2. Click "Preview Table to view the table" and select the option as <filename>.csv has a header as the first row. "First line is header"
3. Change the data type of the columns
4. Click on the create table button.
  
The link to the sampled file : https://www.kaggle.com/samyukthamurali/airbnb-ratings-dataset?select=airbnb_sample.csv. You can download the sample file from here and upload it in DBFS.

In [0]:
# File location and type
file_location = "/FileStore/tables/airbnb_sample.csv"
file_type = "csv"

# CSV options
infer_schema = "true"
first_row_is_header = "true"
delimiter = ","

# The applied options are for CSV files. For other file types, these will be ignored.
df = spark.read.format(file_type) \
  .option("inferSchema", infer_schema) \
  .option("header", first_row_is_header) \
  .option("sep", delimiter) \
  .load(file_location)

#display(df)

##Create a temporary view of the dataframe 'df'

In [0]:
# Create a view or table
temp_table_name = "airbnb_sample_csv"
df.createOrReplaceTempView(temp_table_name)

##Create a dataframe from the table, using Spark SQL

In [0]:
if PYSPARK_CLI:
    csv = spark.read.csv('airbnb_sample', inferSchema=True, header=True)
else:
    csv = spark.sql("SELECT * FROM airbnb_sample_csv")
    
csv.show(5)

In [0]:

csv = csv.withColumn("Review Scores Rating", when(col("Review Scores Rating") >= 80,1).otherwise(0))
csv.show(5)


##Selecting features
In the following step, we are selecting the features that are useful for Rating Prediction.

In [0]:
csv = csv.filter(col("Minimum Nights")<= 365)
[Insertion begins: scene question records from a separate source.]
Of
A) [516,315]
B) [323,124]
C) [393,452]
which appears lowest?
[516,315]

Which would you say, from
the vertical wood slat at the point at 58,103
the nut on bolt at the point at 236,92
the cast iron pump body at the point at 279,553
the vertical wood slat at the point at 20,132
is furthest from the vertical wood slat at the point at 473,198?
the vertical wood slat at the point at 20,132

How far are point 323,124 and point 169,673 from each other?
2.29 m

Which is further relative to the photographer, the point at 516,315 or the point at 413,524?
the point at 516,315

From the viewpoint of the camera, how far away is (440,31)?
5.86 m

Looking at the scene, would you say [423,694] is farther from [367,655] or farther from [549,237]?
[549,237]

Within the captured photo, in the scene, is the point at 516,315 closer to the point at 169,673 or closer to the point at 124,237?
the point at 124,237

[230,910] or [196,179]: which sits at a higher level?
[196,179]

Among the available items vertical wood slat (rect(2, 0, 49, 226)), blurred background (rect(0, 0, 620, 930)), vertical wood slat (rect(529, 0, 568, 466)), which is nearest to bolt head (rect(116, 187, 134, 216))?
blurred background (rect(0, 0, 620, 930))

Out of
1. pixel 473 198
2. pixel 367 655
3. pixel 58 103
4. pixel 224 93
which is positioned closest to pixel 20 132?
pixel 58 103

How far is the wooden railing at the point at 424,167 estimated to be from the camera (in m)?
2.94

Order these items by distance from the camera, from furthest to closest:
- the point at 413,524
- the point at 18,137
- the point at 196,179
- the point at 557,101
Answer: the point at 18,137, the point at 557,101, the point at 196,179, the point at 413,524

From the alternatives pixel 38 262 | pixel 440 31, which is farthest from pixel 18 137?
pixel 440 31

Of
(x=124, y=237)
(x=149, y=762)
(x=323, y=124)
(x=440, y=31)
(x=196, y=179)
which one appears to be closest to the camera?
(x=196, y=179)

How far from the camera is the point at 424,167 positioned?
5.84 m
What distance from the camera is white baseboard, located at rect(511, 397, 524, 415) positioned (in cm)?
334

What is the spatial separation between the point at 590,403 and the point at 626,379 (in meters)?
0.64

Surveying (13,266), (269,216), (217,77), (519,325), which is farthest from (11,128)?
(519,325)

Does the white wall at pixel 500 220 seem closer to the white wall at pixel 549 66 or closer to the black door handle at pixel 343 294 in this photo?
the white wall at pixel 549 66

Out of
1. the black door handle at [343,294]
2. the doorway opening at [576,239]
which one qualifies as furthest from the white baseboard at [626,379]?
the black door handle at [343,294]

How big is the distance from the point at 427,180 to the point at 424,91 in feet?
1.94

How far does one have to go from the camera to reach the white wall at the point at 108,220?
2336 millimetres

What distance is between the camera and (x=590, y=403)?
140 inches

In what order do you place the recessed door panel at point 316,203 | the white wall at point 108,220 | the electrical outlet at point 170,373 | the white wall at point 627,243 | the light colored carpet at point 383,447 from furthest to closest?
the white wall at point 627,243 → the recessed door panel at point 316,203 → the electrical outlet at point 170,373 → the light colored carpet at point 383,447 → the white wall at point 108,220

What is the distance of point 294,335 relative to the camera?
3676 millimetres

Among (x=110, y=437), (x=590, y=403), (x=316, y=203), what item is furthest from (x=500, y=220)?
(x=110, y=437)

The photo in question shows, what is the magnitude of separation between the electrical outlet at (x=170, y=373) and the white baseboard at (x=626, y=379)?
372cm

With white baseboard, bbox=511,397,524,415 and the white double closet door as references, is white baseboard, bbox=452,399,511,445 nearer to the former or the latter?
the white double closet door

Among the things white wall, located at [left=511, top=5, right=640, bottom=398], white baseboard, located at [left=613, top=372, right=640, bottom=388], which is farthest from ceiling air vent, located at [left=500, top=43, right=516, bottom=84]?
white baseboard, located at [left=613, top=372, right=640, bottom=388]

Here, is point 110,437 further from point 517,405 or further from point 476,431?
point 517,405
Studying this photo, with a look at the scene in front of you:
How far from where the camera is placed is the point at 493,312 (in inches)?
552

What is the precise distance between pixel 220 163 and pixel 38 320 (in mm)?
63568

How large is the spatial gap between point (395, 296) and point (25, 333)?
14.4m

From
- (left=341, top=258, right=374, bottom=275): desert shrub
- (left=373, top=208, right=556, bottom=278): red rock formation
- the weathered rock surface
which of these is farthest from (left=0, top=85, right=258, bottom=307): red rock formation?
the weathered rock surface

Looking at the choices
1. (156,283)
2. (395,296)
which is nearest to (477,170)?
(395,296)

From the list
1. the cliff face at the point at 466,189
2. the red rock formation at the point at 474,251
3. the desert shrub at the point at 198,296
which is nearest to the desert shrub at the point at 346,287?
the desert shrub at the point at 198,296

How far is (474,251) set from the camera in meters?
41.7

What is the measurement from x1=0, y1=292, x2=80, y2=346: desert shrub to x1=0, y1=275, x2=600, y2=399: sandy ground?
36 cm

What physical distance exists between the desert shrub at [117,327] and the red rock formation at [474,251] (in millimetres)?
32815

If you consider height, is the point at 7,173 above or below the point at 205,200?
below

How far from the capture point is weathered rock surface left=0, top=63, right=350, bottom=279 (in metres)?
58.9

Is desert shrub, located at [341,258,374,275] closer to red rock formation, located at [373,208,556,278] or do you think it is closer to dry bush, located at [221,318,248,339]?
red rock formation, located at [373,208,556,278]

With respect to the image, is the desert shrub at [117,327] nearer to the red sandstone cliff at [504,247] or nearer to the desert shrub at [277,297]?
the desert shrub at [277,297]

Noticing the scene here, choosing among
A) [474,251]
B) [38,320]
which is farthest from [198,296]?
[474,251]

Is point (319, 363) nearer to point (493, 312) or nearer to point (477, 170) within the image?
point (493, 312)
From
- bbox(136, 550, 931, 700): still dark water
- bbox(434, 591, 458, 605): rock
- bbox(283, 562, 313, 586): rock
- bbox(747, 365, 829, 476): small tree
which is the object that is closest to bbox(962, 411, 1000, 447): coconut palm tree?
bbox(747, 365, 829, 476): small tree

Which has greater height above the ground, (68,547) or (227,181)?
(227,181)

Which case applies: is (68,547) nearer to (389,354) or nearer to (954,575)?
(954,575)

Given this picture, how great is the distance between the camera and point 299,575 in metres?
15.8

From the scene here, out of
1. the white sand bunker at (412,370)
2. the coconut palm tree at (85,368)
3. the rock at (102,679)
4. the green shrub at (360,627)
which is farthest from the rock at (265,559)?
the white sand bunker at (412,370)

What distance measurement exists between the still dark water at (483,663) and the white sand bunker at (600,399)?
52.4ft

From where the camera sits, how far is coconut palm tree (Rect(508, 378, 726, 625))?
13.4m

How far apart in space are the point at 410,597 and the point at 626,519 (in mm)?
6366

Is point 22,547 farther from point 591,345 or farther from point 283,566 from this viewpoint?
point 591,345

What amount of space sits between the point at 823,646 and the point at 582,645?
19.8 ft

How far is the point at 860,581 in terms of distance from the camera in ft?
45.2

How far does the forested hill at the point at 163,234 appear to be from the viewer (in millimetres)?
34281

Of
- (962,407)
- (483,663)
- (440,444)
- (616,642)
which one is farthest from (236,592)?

data = csv.select("Host Response Time","Host Response Rate","Host Acceptance Rate","Host Neighborhood","Host Listings Count","Host Total Listings Count","Property Type","Room Type","Price","Weekly Price","Monthly Price","Maximum Nights","Review Scores Accuracy","Review Scores Cleanliness","Review Scores Checkin","Review Scores Communication","Review Scores Location","Review Scores Value","Cancellation Policy","Calculated host listings count","Neighborhood Cleansed","Neighborhood Group Cleansed","Bedrooms","Bathrooms","Beds","Security Deposit","Cleaning Fee","Extra People","Minimum Nights","Calendar Updated","Amenities", col("Review Scores Rating").alias("label"))


data.show(5)

#display(data.describe())

##Data Cleaning
**Handling Missing Values:** Filling the missing values of numeric columns with **'0'** and string columns with **'NA'**

In [0]:
data_clean = data.na.fill(value=0).na.fill("")
data_clean.show(20)


##Convert the string type columns into indices using StringIndexer

In [0]:
data_clean = StringIndexer(inputCol='Host Response Time', outputCol='Host_Response_index').fit(data_clean).transform(data_clean)
data_clean = StringIndexer(inputCol='Room Type', outputCol='RoomType_index').fit(data_clean).transform(data_clean)
data_clean = StringIndexer(inputCol='Property Type', outputCol='PropertyType_index').fit(data_clean).transform(data_clean)
data_clean = StringIndexer(inputCol='Cancellation Policy', outputCol='Cancellation_index').fit(data_clean).transform(data_clean)


## Split the data
In the next step we split the data in a train and test set. We have split the data in the ratio of **70 to 30**.

In [0]:
# Split the data
splits = data_clean.randomSplit([0.7, 0.3])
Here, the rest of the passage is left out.